Another famous original title has been traditionally rendered in English as The Ingenious Gentleman Don Quixote de La Mancha. That’s how my trusty and reliable Modern Library translation, by Samuel Putnam, puts it on the title page. However, in the introduction, Putnam himself points out that the word “ingenious” is actually a mistranslation of the Spanish ingenioso - a word which would be better rendered as “imaginative” or “visionary.” He allows “ingenious” to stand as a nod to tradition, because by now, it has “embedded itself in our consciousness.”
There are some notable examples of this sentiment in translations of Russian literature. The proper title of Ivan Turgenev’s most famous novel, Fathers and Sons, is actually Fathers and Children (Отцы и дети / Ottsy i deti). One can argue that the change is not a very substantive one, as the conflict in the book is mainly one between generations of men. So the change in the title may be defensible on contextual grounds.
Another case from the same place and time is the novel that Fyodor Dostoevsky called Бесы / Besy, which means “devils” or “demons.” The novel’s first English translator, Constance Garnett, called it The Possessed. This shades the meaning in an interesting way: it puts the focus on the characters in the book, who are not themselves demons, but are being influenced and directed by them – or more specifically, by alien ideas that are experienced as demonic. The idea of possession is suggested by the novel’s epigraphs, one from Pushkin and the other from the Gospel of Luke, which deal with demonic forces and possession. Which translation you prefer probably depends on how you view the characters: are they primarily independent actors, or are they mainly being driven by alien forces?
As Putnam implies, early translators have the power to fix a title in the minds of readers thanks to tradition and the force of habit. In the 1990s, Malcolm Pasley published a translation of Kafka’s Die Verwandlung called The Transformation. This alternate title doesn’t seem to have caught on; every time I hear someone refer to the story, it’s by the older title The Metamorphosis, bestowed on it long ago by Edwin and Willa Muir.
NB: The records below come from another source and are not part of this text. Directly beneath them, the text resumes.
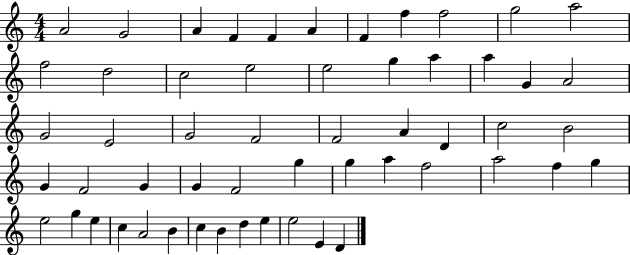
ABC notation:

X:1
T:Untitled
M:4/4
L:1/4
K:C
A2 G2 A F F A F f f2 g2 a2 f2 d2 c2 e2 e2 g a a G A2 G2 E2 G2 F2 F2 A D c2 B2 G F2 G G F2 g g a f2 a2 f g e2 g e c A2 B c B d e e2 E D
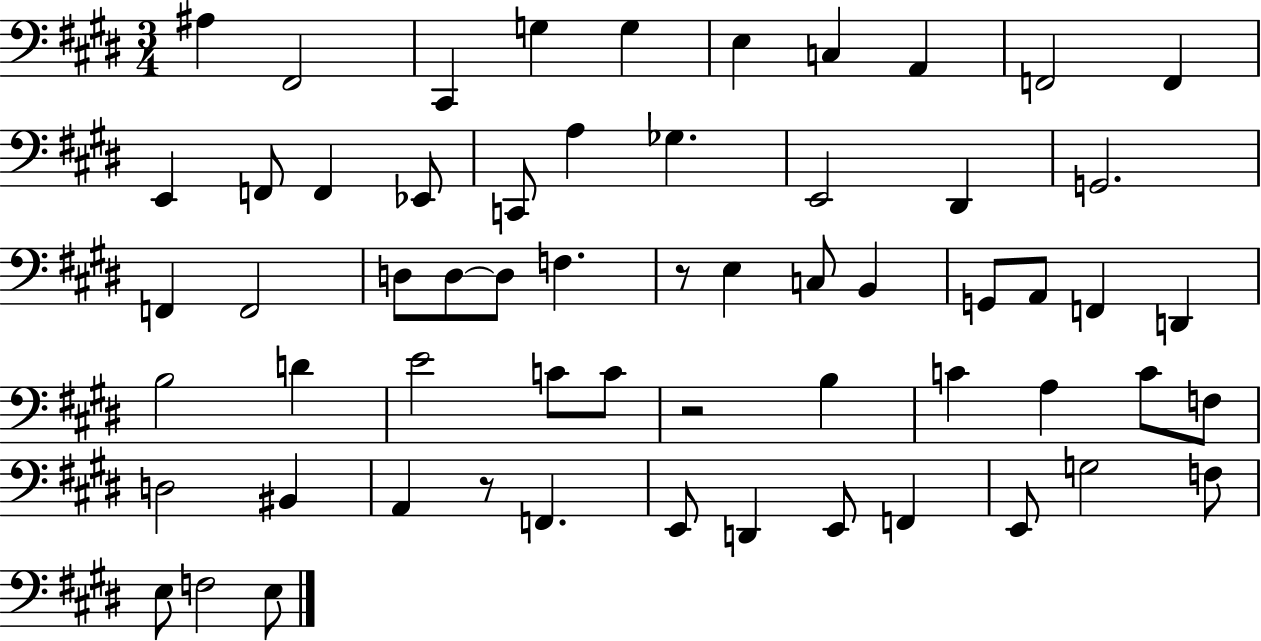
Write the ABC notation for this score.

X:1
T:Untitled
M:3/4
L:1/4
K:E
^A, ^F,,2 ^C,, G, G, E, C, A,, F,,2 F,, E,, F,,/2 F,, _E,,/2 C,,/2 A, _G, E,,2 ^D,, G,,2 F,, F,,2 D,/2 D,/2 D,/2 F, z/2 E, C,/2 B,, G,,/2 A,,/2 F,, D,, B,2 D E2 C/2 C/2 z2 B, C A, C/2 F,/2 D,2 ^B,, A,, z/2 F,, E,,/2 D,, E,,/2 F,, E,,/2 G,2 F,/2 E,/2 F,2 E,/2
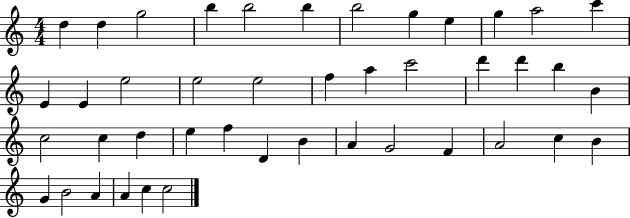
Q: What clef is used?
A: treble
Translations can become yet more creative in the elusive quest to capture the essence of a title. A good example is Rolfe Humphries’ translation of the great philosophical poem by Lucretius known in Latin as De Rerum Natura. Most translators have rendered this literally as On the Nature of Things (or something like that), but Humphries called it The Way Things Are. In the introduction, he says his title is “simple, forthright, insistent, peremptory.” He apparently viewed Lucretius as a no-nonsense guy who gave it to you straight, without any fluff or beating around the bush.
More recently, Wim Wenders’ mystical, romantic film about angels watching over humanity in 1980s Berlin, which is known in German as Der Himmel über Berlin, came out in English as Wings of Desire. A literal translation of the title would have lost an essential double meaning in the German, since Himmel means both “sky” and “heaven.” In a film about angels, you need both meanings. In any case, I think the English title better captures the atmosphere of the film.
Which brings me to a film that needed a better translation than it got. Francois Truffaut’s 1959 classic Les Quatre Cents Coups is still called The 400 Blows in English, even though the English title is essentially meaningless. In French, the expression faire les quatre cents coups means to “go wild,” “raise hell,” and other things in that vein. Before seeing the film, early Anglophone viewers apparently thought it was about corporal punishment. Despite the lame translation, the title has “embedded itself in our consciousness,” as Samuel Putnam would have put it.